How have personnel trained and prepared to heat up the melter, do it safely, and to meet quality standards?

Training for operators includes classroom training, on the job training, simulator training, qualifications, drills, and proficiency demonstrations.

COMMISSIONING PROCESS FAQs

What is commissioning?

Commissioning is the fourth of five steps to complete WTP (Engineering, Procurement, Construction, Commissioning, Operations). Commissioning is the process whereby constructed WTP components and systems are verified by testing to meet requirements and subsequently placed into service.

In the DFLAW Commissioning Plan, each WTP facility undergoes a sequence of tests of progressively increasing complexity that demonstrate the WTP facilities meet contractual, regulatory, and functional design requirements. This testing sequence starts with simple component tests progressing to larger, more complex demonstrations at the system and facility level, culminating with integrated facility demonstrations with chemical simulant and ultimately, radioactive wastes.

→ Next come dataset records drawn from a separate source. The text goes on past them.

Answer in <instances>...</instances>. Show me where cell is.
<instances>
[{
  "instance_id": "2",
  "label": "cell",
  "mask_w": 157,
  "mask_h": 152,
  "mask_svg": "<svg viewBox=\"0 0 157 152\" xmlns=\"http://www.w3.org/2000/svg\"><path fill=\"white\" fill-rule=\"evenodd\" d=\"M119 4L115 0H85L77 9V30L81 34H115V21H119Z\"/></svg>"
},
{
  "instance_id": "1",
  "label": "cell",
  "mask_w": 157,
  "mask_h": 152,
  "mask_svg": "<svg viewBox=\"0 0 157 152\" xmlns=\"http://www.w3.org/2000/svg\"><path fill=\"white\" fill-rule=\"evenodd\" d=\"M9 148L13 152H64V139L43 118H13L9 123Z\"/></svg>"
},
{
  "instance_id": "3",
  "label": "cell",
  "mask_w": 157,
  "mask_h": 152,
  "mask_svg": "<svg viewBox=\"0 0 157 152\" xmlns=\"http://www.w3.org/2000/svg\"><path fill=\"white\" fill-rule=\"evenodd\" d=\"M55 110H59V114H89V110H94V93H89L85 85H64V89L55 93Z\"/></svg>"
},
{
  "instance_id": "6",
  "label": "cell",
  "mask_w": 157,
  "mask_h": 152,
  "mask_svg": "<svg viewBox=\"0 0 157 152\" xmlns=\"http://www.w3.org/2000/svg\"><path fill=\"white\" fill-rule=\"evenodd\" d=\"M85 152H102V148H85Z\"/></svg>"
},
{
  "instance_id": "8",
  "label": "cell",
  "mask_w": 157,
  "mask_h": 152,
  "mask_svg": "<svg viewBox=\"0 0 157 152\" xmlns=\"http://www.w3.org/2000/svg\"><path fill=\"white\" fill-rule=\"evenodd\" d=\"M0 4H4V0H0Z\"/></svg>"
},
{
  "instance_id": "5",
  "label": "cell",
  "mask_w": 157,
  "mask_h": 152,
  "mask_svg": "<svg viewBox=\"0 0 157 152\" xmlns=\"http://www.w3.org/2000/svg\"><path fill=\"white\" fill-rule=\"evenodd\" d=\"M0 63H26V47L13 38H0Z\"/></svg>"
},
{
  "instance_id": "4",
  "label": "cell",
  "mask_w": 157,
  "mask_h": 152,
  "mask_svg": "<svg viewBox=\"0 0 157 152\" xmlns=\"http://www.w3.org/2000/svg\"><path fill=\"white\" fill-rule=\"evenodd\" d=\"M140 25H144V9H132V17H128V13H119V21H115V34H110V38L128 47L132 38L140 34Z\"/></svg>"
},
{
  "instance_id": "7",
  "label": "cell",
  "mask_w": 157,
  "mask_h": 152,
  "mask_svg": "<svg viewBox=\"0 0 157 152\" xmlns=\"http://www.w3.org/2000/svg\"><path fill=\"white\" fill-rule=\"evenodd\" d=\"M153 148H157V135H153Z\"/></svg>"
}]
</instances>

How have you prepared with emergency management organizations?

Activities are ongoing now to drive operating culture. Pace and complexity of practice drills will increase further into 2021. Emergency preparedness drills are carried out in a crawl, walk, run fashion. We start with coached drills that include active guidance from observers and evaluators. Next, we ramp up to evaluated drills where our performance will be assessed, we will receive a grade, and are given the opportunity for lessons learned. Finally, we will partake in formal graded exercises that are evaluated by the DOE customer prior to start of operations.